§ Task description: Copy out the passage on how the Fetch Predictor builds its table, word for word and in full.

§ Selected text:

>> begin

So, still operating at the abstract level, think about how you’d implement such machinery. When the 
machine boots up you know nothing, so you have to bootstrap from there. The obvious easy solution 
looks something like 

- by default we just keep executing forward, pulling in as many instructions as we can from our current 
position 

- the machine downstream at the point of execution of a branch will eventually detect errors (ie the 
instruction after a branch doesn’t match the PC that the branch calculated as being the next PC) 

- these will be reported to the Fetch Predictor, the Fetch Predictor will record in a large table with 
entries like “at PC x2, there is a jump to address x3’” 

- the Fetch Predictor is constantly maintaining 3 PCs: 

+ startOfRunPC 

+ branchPC 

+ branchTargetPC 

- using these we can also fill in, for previous entries, how long the Fetch Group should be, and what PC 
to look up for the next cycle of Fetch 

- so eventually this table will be reasonably densely populated, so that each cycle we can look in the 
table for the address we plan to jump to 


This gives the basic idea, now we need to fill in details.

>> end

§ Data:

>> begin

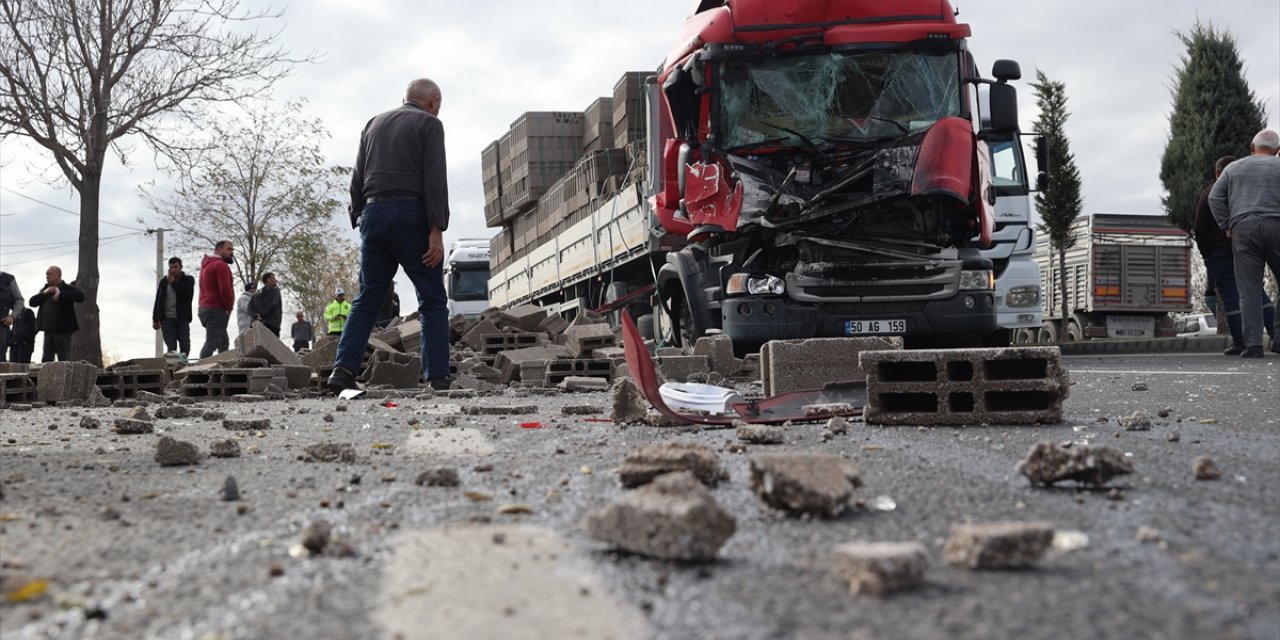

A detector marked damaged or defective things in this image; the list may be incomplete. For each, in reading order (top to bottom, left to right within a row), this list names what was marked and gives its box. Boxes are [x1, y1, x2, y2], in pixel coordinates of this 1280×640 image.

>> end

§ Exercise answer:
So, still operating at the abstract level, think about how you’d implement such machinery. When the 
machine boots up you know nothing, so you have to bootstrap from there. The obvious easy solution 
looks something like 

- by default we just keep executing forward, pulling in as many instructions as we can from our current 
position 

- the machine downstream at the point of execution of a branch will eventually detect errors (ie the 
instruction after a branch doesn’t match the PC that the branch calculated as being the next PC) 

- these will be reported to the Fetch Predictor, the Fetch Predictor will record in a large table with 
entries like “at PC x2, there is a jump to address x3’” 

- the Fetch Predictor is constantly maintaining 3 PCs: 

+ startOfRunPC 

+ branchPC 

+ branchTargetPC 

- using these we can also fill in, for previous entries, how long the Fetch Group should be, and what PC 
to look up for the next cycle of Fetch 

- so eventually this table will be reasonably densely populated, so that each cycle we can look in the 
table for the address we plan to jump to 


This gives the basic idea, now we need to fill in details.